Task details: Recast the lines below as a Markdown table with the columns Row and Text, starting with the line containing "In terms of camera" and going on through the end of the lines. Number each row and leave out any blank lines.

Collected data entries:
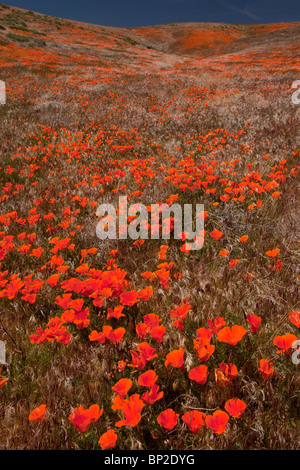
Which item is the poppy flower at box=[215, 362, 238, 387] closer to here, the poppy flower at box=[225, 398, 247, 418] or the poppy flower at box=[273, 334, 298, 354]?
the poppy flower at box=[225, 398, 247, 418]

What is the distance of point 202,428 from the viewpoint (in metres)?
1.57

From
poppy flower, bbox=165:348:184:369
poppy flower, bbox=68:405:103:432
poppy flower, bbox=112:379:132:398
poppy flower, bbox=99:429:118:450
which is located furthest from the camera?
poppy flower, bbox=165:348:184:369

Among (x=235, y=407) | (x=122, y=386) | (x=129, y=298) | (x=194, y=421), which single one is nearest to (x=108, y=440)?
(x=122, y=386)

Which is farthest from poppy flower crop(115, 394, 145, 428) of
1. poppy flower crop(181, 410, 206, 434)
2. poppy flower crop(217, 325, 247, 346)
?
poppy flower crop(217, 325, 247, 346)

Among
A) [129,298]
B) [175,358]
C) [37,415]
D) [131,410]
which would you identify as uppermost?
[129,298]

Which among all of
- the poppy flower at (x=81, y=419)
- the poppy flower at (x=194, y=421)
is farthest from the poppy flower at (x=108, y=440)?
the poppy flower at (x=194, y=421)

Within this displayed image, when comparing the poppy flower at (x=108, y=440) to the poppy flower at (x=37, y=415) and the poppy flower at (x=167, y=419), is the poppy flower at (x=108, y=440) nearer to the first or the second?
the poppy flower at (x=167, y=419)

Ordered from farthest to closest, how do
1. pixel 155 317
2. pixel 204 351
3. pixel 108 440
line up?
pixel 155 317, pixel 204 351, pixel 108 440

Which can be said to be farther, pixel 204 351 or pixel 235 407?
pixel 204 351

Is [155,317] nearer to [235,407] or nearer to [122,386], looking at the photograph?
[122,386]

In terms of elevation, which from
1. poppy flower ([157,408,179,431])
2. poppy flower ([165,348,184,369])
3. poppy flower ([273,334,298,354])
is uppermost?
poppy flower ([273,334,298,354])

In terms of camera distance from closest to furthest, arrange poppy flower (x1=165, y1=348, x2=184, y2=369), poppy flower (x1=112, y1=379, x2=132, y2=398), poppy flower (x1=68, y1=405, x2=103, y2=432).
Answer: poppy flower (x1=68, y1=405, x2=103, y2=432), poppy flower (x1=112, y1=379, x2=132, y2=398), poppy flower (x1=165, y1=348, x2=184, y2=369)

Finished answer:
| Row | Text |
|---|---|
| 1 | In terms of camera distance from closest to furthest, arrange poppy flower (x1=165, y1=348, x2=184, y2=369), poppy flower (x1=112, y1=379, x2=132, y2=398), poppy flower (x1=68, y1=405, x2=103, y2=432). |
| 2 | Answer: poppy flower (x1=68, y1=405, x2=103, y2=432), poppy flower (x1=112, y1=379, x2=132, y2=398), poppy flower (x1=165, y1=348, x2=184, y2=369) |